I have finally read Dr. Jekyll and Mr. Hyde. I don't mean "finally" in the sense that I have been pining to read this book. Rather, this short novel was a huge cultural phenomenon in its time and, to a lesser extent, remains so today -- and so I think it fitting that I've now read the darn thing. I was familiar with the Jekyll/Hyde theme because it is still used and recognizable in entertainment: in everything from parodies in Bugs Bunny, to Petra's album "Jekyll & Hyde," to appearances in The League of Extraordinary Gentlemen. (The latter is a movie which I recommend wholly on its extraordinary badness). Now I have the opportunity to compare those with the original . . . if I'd want to, anyway. I'm lazy, so you never know.

I digress. Back to the book.

The first thing I noticed when I picked this book up, way back in September,* was "hey, this only costs a dollar!" It was one of those beautiful moments where a reading list and a bargain-basement bookstore collide. It's a second-hand copy, so it was dead cheap on that account -- but also, I think, because it's a little book. A really little book. This edition clocks in at 114 pages, not including biographical material and the like. It probably took less than an hour to read straight through, although I didn't time it. It's a shorty.

It's also . . . um . . . shall I say that it's an obvious choice for parody? For one thing, it's gothic in setting to the point of ludicrousness. Apparently, it is always night in London. Moreover, it is always that quiet kind of night where Horrible Things Happen. And the streets are always abandoned, the further to accommodate the Horrible Happening Things. I realise that this novel was written during the resurgence of romanticism after George Eliot's death, when the gothic form moved from the country to the city, but it is a little jarring.

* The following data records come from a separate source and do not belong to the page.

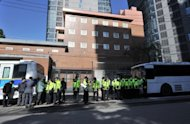 File photo shows policemen standing guard outside the Japanese embassy in Seoul in October 2011. A South Korean rammed his light truck into the main gate of Japan's embassy in Seoul early Monday in protest at an earlier demonstration in the city by a rightwing Japanese activist, police said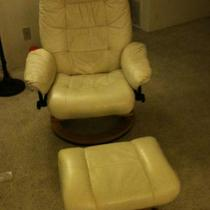 White leather reclining chair and stool Photo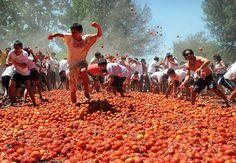 Food fight: 3,000 participate in a 'Tomato War' in Chile. (EPA via msnbc)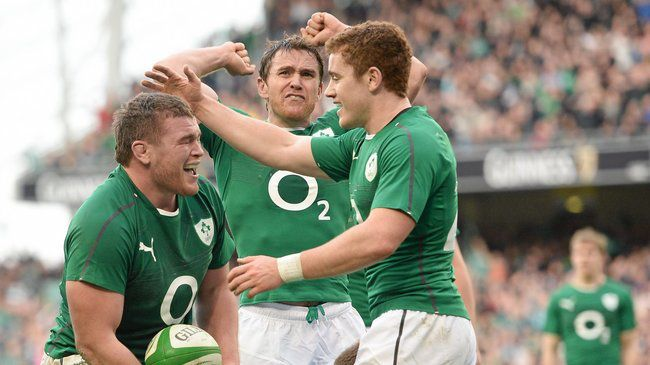 Eoin Reddan celebrates with Jack McGrath and Paddy Jackson
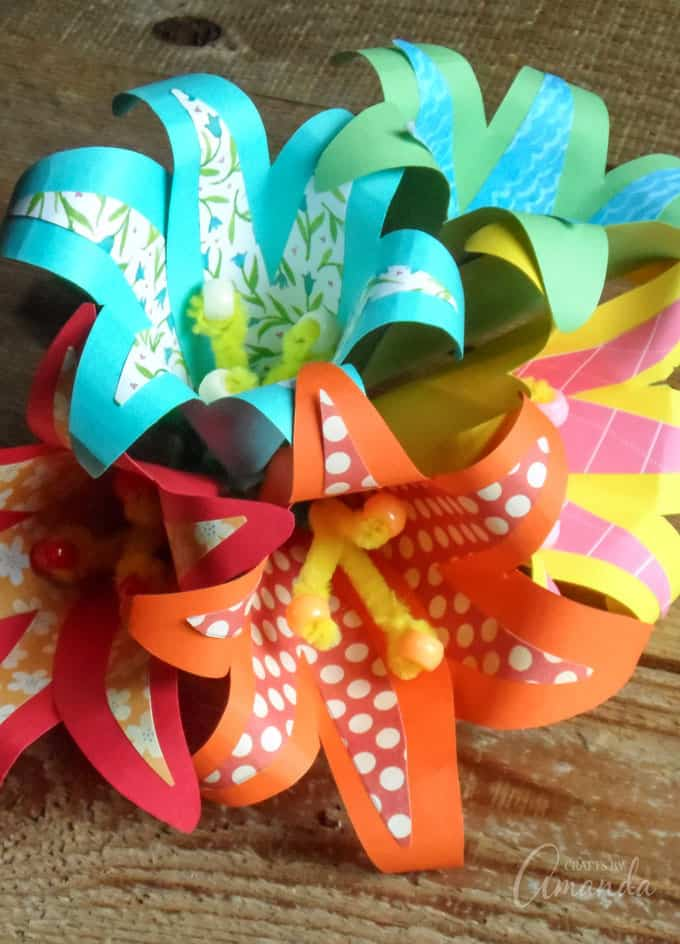 5 different color tropical paper flowers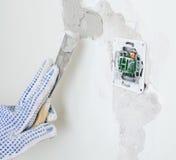 Female hand repairs wall Royalty Free Stock Image
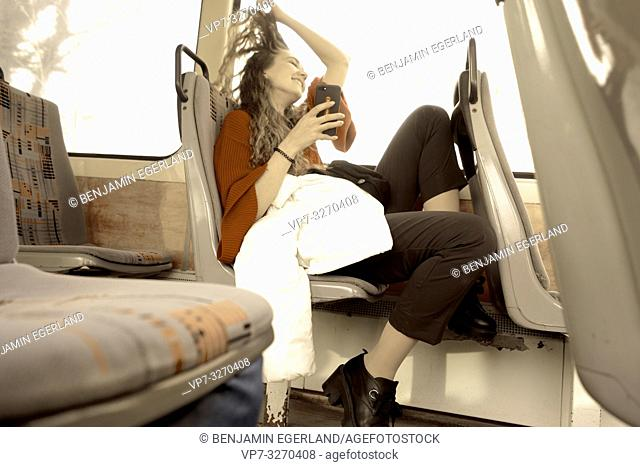 young woman sitting in public transport with phone, playing with hairs, in city Cottbus, Brandenburg, Germany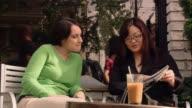 Medium shot two women looking through magazine at sidewalk cafe / Seattle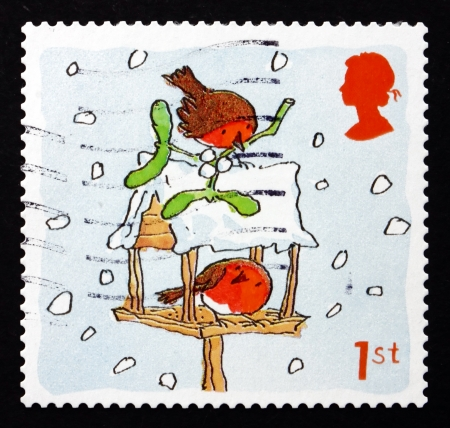 GREAT BRITAIN - CIRCA 2001: a stamp printed in the Great Britain shows Robins and Birdhouse, Christmas, circa 2001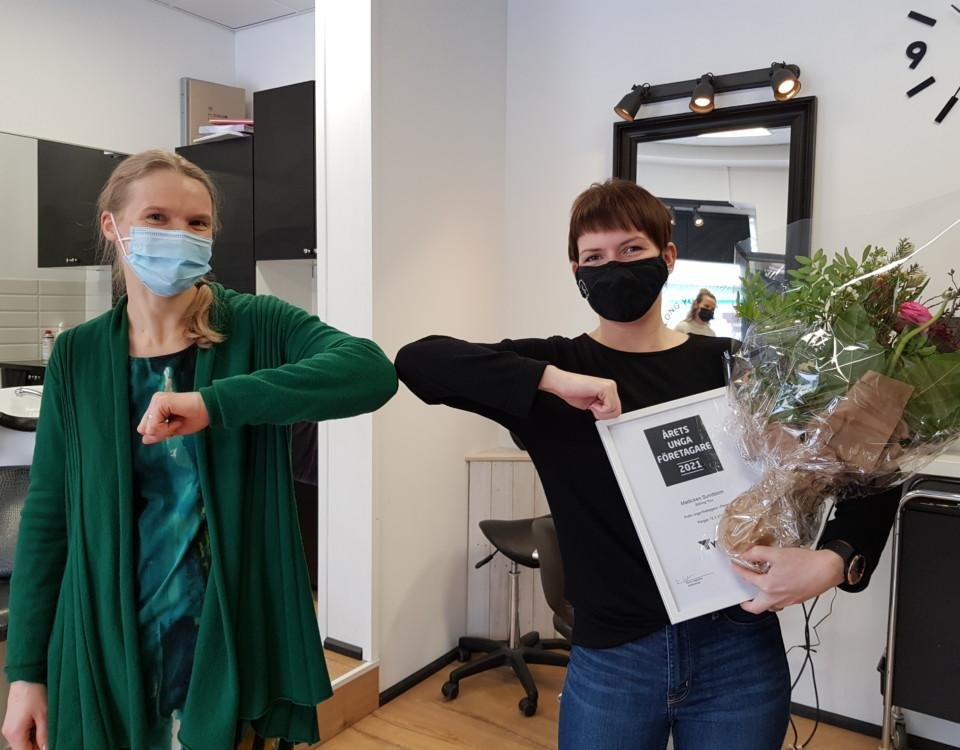 Två kvinnor med munskydd armbågs hälsar. Den högra har en blombukett
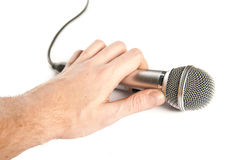 Man's hand holding a microphone Stock Photography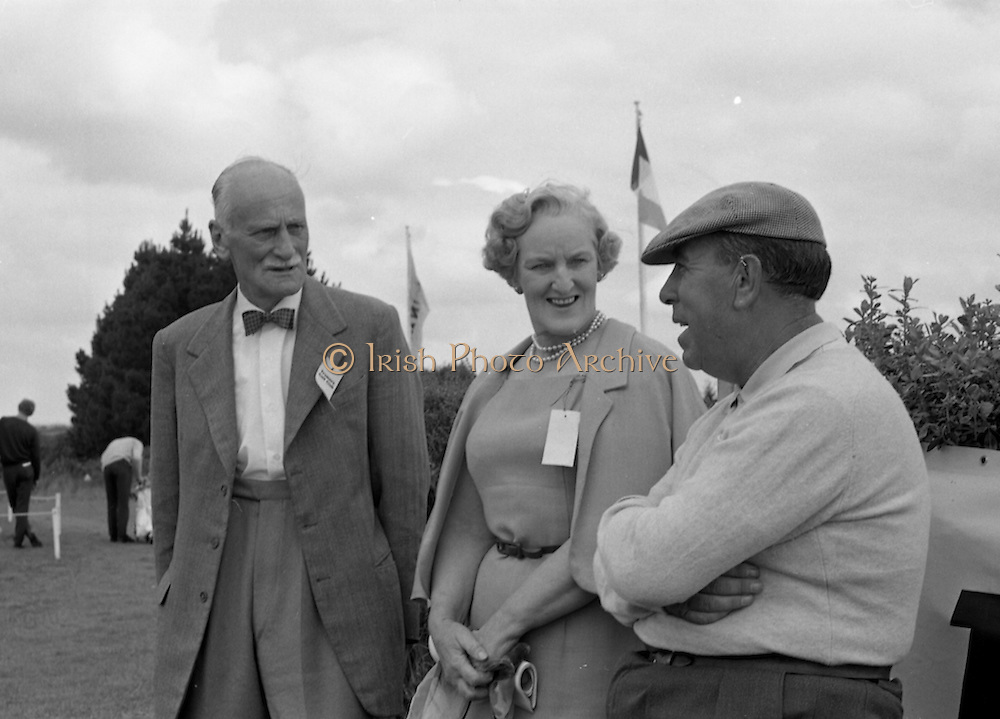 Harry Bradshaw (right) relaxes with Mr. and Mrs Walter Stockpile while awaiting his starting time at the Irish Dunlop £1,000 Tournament at Tramore Golf Club, Co. Waterford on the 19th August 1967.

Then there's the matter of form. It's perhaps a little wrong of me to ding the book on the way the plot is layed out -- after all, I already basically knew what would happen just through geeral pop culture -- but it is rather peculiar. The action unfolds incredibly slowly in book-time: I believe that at least a year passes within the hundred or so pages of text. During that time, Utterson mostly stumbles around being dim. Dim as a post. I know that it can increase the dramatic irony when everyone but the protagonist has figured things out . . . perhaps that's what Stevenson was going for?

I dunno. Obviously this book has had a huge influence over readers and culture. But I just don't think it was really that good. I'm sorry. I don't. I'm glad to have read it, but I don't know if I ever would again.

3 stars / 5.

*I bought this in September as it was on the syllabus for a Victorian Fiction course I'm taking. We've not read it in class until now, and so neither had I.